*Exercise text:*
....
7. IN-CUSTODY INFORMERS


7. IN-CUSTODY INFORMERS

I. INTRODUCTION

Jailhouse or in-custody informers are inmates who approach police with incriminating information about an accused, usually an alleged confession, obtained when they were in custody together. Often, the informer has shared a cell or neighbouring cell with the accused. For the purposes of this paper, an “in-custody informer” is defined as someone who: (a) allegedly receives one or more statements from an accused, (b) while both are in custody, (c) where the statements relate to offences that occurred outside of the custodial institution. The term is not meant to include a person who is intentionally placed in proximity to the accused, by the authorities, for the specific purpose of acquiring evidence and does not include a confidential informer who provides information that is used solely for the purpose of furthering a police investigation (i.e. will not be used as evidence in court).

The improper use of false evidence of in-custody informers has been a contributing factor in several high-profile wrongful convictions, both in Canada and elsewhere. The New York-based Innocence Project has found that the prosecution had used in-custody informer evidence in 21 (16.15 per cent) of the first 130 exonerations based on new DNA evidence. Inquiries in other jurisdictions have analyzed the use of in-custody informers and instigated both legislative and policy reform.[181] The use of in-custody informers was also a key area of review in both the Morin and Sophonow Inquiries.

In the Morin case, the prosecution relied on the evidence of two jailhouse informers, who claimed to have overheard a confession made by Morin while all three were inmates in jail. One of the informers shared a cell with Morin while the second occupied the cell next to his. After an exhaustive review, Justice Kaufman determined that the informers were “totally unreliable witnesses” and should not have been called:[182]

They were predisposed, by character and psychological makeup, to lie…Since these witnesses were motivated by self interest and unconstrained by morality, they were as likely to lie as to tell the truth, depending on where their perceived self-interest lay. Their claim that Guy Paul Morin confessed…was easy to make and virtually impossible to disprove. These facts, taken together, were a ready recipe for disaster.
....
(Dataset entries)

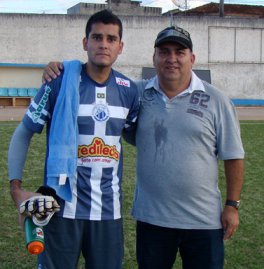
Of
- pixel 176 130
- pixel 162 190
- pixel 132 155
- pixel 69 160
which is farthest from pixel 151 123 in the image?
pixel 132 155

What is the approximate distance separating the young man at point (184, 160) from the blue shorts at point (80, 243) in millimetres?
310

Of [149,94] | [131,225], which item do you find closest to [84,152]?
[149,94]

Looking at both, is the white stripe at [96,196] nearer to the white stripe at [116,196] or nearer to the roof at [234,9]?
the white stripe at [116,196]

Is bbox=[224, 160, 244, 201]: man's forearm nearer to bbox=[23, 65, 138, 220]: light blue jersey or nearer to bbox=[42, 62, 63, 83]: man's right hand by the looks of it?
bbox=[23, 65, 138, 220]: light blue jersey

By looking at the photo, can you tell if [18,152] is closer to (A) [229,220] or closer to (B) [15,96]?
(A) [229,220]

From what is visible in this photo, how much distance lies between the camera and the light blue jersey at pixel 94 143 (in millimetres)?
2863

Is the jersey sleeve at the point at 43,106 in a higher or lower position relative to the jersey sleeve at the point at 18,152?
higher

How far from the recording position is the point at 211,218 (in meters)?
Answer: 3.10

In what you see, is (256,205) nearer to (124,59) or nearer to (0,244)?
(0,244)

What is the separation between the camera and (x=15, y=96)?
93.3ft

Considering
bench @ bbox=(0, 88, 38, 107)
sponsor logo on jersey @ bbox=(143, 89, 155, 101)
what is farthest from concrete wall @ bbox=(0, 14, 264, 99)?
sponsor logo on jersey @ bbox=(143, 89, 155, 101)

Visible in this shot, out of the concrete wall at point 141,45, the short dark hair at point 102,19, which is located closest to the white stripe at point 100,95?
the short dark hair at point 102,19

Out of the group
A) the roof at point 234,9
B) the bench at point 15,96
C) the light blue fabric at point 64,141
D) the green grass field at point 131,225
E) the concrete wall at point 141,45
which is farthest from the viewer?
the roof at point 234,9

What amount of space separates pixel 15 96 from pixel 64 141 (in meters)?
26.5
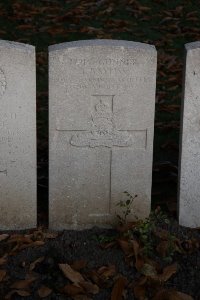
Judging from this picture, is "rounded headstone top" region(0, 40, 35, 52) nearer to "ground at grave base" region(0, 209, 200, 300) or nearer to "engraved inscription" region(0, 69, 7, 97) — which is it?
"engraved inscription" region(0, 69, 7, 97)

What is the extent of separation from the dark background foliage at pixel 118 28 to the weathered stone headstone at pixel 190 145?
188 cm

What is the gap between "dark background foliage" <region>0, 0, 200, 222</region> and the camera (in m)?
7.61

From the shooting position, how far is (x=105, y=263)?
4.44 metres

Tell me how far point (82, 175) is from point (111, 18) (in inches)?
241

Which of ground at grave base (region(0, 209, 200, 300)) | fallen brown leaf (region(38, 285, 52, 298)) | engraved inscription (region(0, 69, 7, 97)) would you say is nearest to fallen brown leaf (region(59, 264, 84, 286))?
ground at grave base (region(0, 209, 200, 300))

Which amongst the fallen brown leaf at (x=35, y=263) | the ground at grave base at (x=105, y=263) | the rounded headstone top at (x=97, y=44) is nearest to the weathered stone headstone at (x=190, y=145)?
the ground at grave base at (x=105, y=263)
....
Set down everything in the passage on in-custody informers from "They were predisposed, by" down to "recipe for disaster.", copied word for word.

*Task answer:*
They were predisposed, by character and psychological makeup, to lie…Since these witnesses were motivated by self interest and unconstrained by morality, they were as likely to lie as to tell the truth, depending on where their perceived self-interest lay. Their claim that Guy Paul Morin confessed…was easy to make and virtually impossible to disprove. These facts, taken together, were a ready recipe for disaster.